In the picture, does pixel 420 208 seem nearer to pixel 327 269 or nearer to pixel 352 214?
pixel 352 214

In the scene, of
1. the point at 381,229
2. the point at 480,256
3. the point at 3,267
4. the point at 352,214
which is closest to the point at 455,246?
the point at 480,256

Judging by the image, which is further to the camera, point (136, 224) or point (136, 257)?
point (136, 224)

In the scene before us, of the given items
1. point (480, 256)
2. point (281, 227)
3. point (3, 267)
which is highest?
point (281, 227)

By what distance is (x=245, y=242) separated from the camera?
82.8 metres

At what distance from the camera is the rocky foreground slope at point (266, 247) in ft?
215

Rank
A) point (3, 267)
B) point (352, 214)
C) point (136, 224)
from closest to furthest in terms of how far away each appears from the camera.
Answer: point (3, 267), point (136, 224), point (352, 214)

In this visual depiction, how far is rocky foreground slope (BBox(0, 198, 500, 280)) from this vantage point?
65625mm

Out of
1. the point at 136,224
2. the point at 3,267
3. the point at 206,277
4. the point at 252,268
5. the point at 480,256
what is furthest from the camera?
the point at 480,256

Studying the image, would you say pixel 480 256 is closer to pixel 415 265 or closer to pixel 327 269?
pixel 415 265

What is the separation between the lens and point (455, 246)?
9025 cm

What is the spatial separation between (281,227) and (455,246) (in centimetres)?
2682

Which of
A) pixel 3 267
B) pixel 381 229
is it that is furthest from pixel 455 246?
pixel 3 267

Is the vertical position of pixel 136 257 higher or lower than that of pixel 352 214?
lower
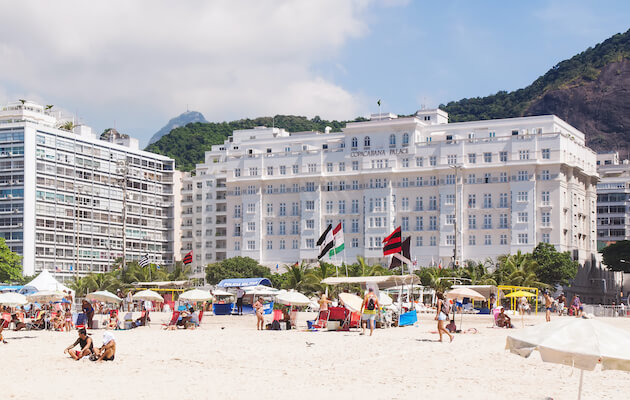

* [Work to do]:
Please copy out all of the material above word for word, leaving the pictures out.

* [Task answer]:
In the picture, does pixel 420 208 seem nearer to pixel 327 269 or nearer to pixel 352 214?
pixel 352 214

In the scene, of
1. the point at 381,229
2. the point at 480,256
3. the point at 3,267
4. the point at 352,214
which is closest to the point at 455,246?
the point at 480,256

Judging by the image, which is further to the camera, point (136, 224) or point (136, 257)?
point (136, 224)

In the scene before us, of the given items
1. point (480, 256)
2. point (281, 227)
3. point (3, 267)
which is highest?
point (281, 227)

By what distance is (x=245, y=242) separated from the camera?
82.8 metres

At what distance from the camera is the rocky foreground slope at point (266, 247) in ft?
215

Rank
A) point (3, 267)
B) point (352, 214)
C) point (136, 224)
from closest to furthest in terms of how far away each appears from the camera.
Answer: point (3, 267), point (136, 224), point (352, 214)

In this visual depiction, how far is rocky foreground slope (BBox(0, 198, 500, 280)) from this vantage point?
65625mm

Out of
1. the point at 136,224
2. the point at 3,267
3. the point at 206,277
4. the point at 252,268
5. the point at 480,256
what is furthest from the camera?
the point at 480,256

Studying the image, would you say pixel 480 256 is closer to pixel 415 265 or closer to pixel 327 269?
pixel 415 265

What is the separation between the lens and point (455, 246)?
9025 cm

What is the spatial separation between (281,227) and (455,246) (in centimetres)?
2682

Which of
A) pixel 3 267
B) pixel 381 229
is it that is furthest from pixel 455 246?
pixel 3 267

Is the vertical position of pixel 136 257 higher or lower than that of pixel 352 214?
lower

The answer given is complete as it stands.